C’est peut être l’une des images dont l’on se souviendra dans quelques années lorsque l’on repensera à cet euro et à sa finale malheureuse, celle des drapeaux qui flottaient un peu partout en France. Dimanche dernier, il y en avait tellement qui se dressaient fièrement dans les rues, accrochés aux voitures, aux fenêtres que ça tirait même un peu la larme à l’oeil. Car en France, cela fait maintenant plus de 18 mois que le drapeau a fini par ne plus être un symbole nationaliste, populiste voire carrément fasciste pour devenir à la place le funeste symbole de nos disparus, de notre tristesse, et de notre colère.

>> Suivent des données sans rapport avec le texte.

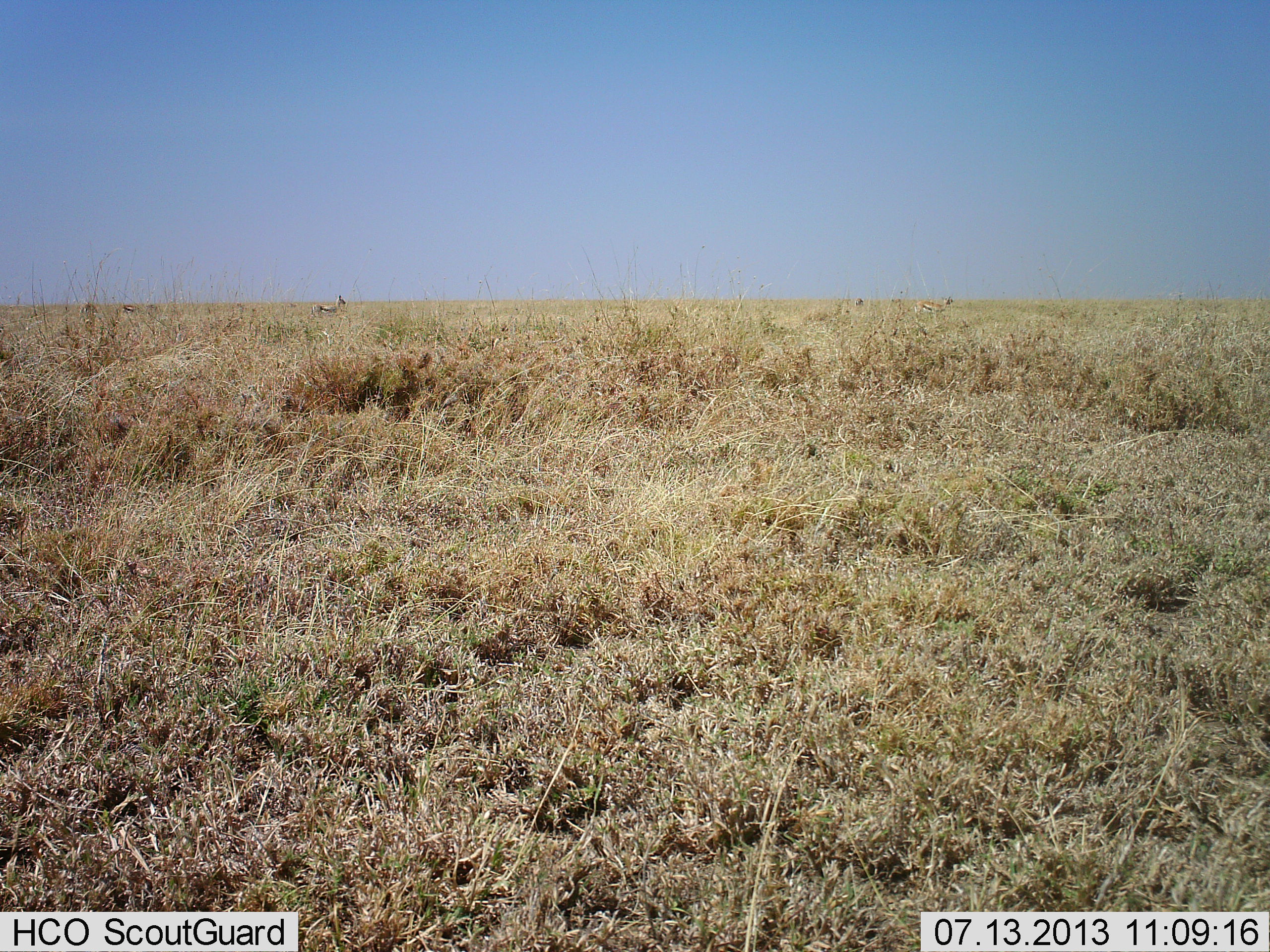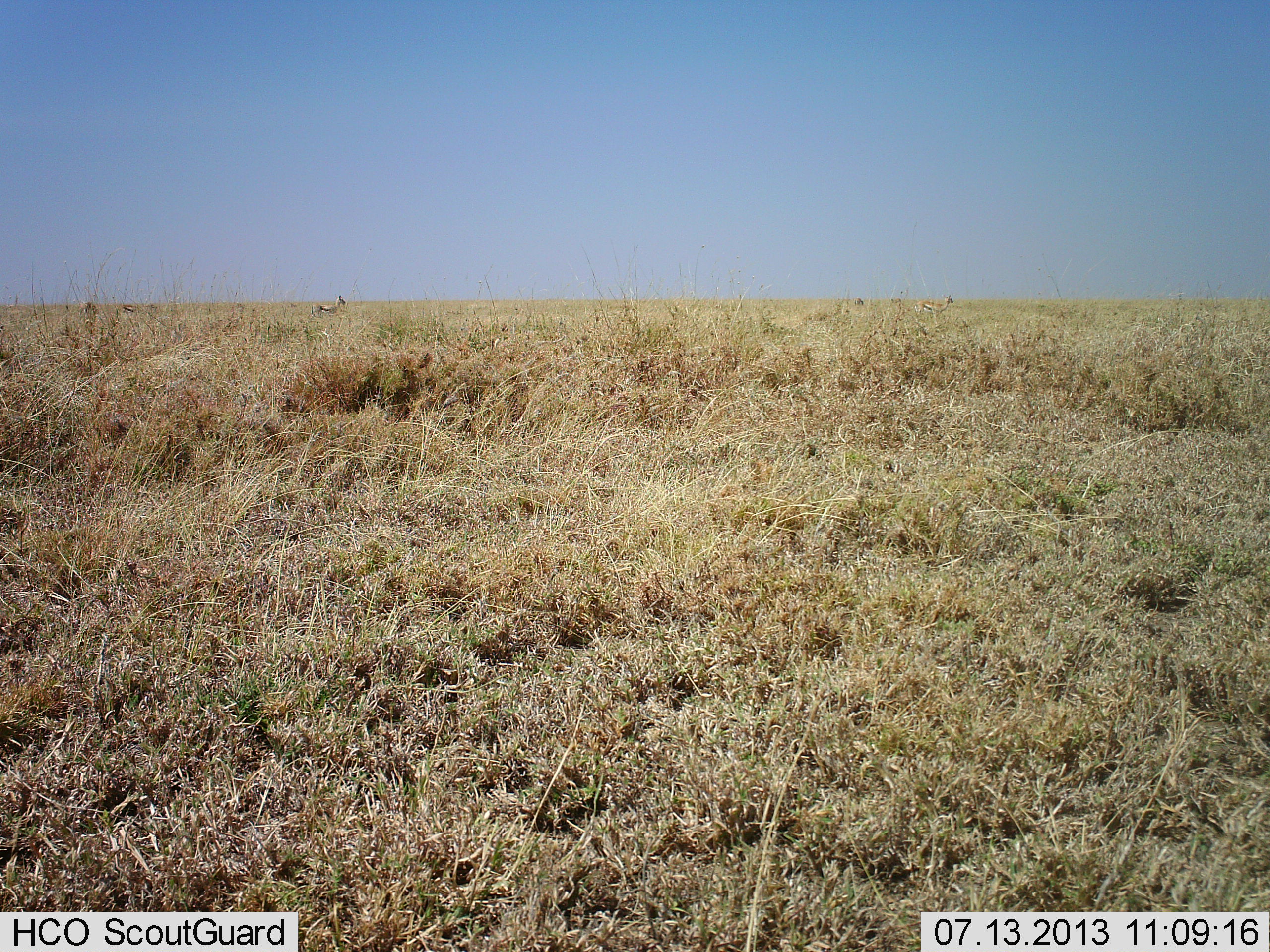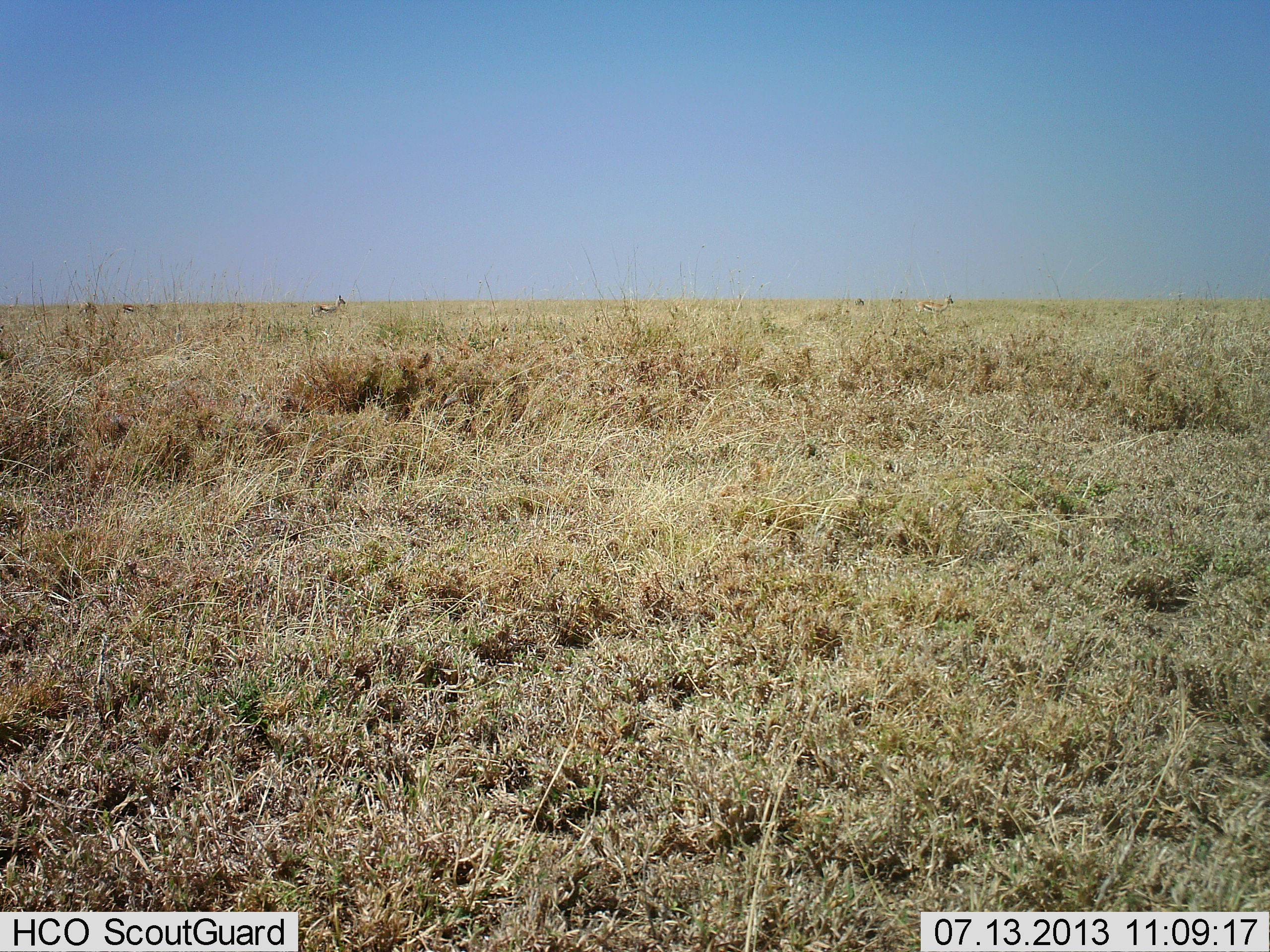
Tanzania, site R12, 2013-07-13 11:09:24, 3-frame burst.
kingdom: Animalia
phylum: Chordata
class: Mammalia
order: Artiodactyla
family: Bovidae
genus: Eudorcas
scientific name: Eudorcas thomsonii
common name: thomson's gazelle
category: gazellethomsons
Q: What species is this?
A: Gazellethomsons (thomson's gazelle) (Eudorcas thomsonii).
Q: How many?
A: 2.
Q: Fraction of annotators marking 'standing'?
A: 96%.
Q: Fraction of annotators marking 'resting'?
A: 0%.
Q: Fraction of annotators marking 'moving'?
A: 8%.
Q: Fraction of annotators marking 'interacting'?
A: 0%.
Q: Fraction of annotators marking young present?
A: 0%.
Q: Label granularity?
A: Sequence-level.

Certains enfants au lendemain de la demie-finale alors que les français commençaient à peine à suspendre les premiers drapeaux se sont demandés si les gens qui habitaient dans ces maisons étaient des amateurs de foot ou bien s’ils avaient perdu quelqu’un l’an passé. Terrifiant. Car pour ceux qui ont connu 98, il ne fait pas l’ombre d’un doute que le drapeau peu incarner la beauté du sport alors que pour les enfants de ce que l’on appellera hélas un jour « génération attentat », il ne fait pas l’ombre d’un doute, que le drapeau peut incarner la mort.

Et puis l’euro est arrivé et bam, 6 buts de Griezmann plus tard, voila que le drapeau se recolorait de joie.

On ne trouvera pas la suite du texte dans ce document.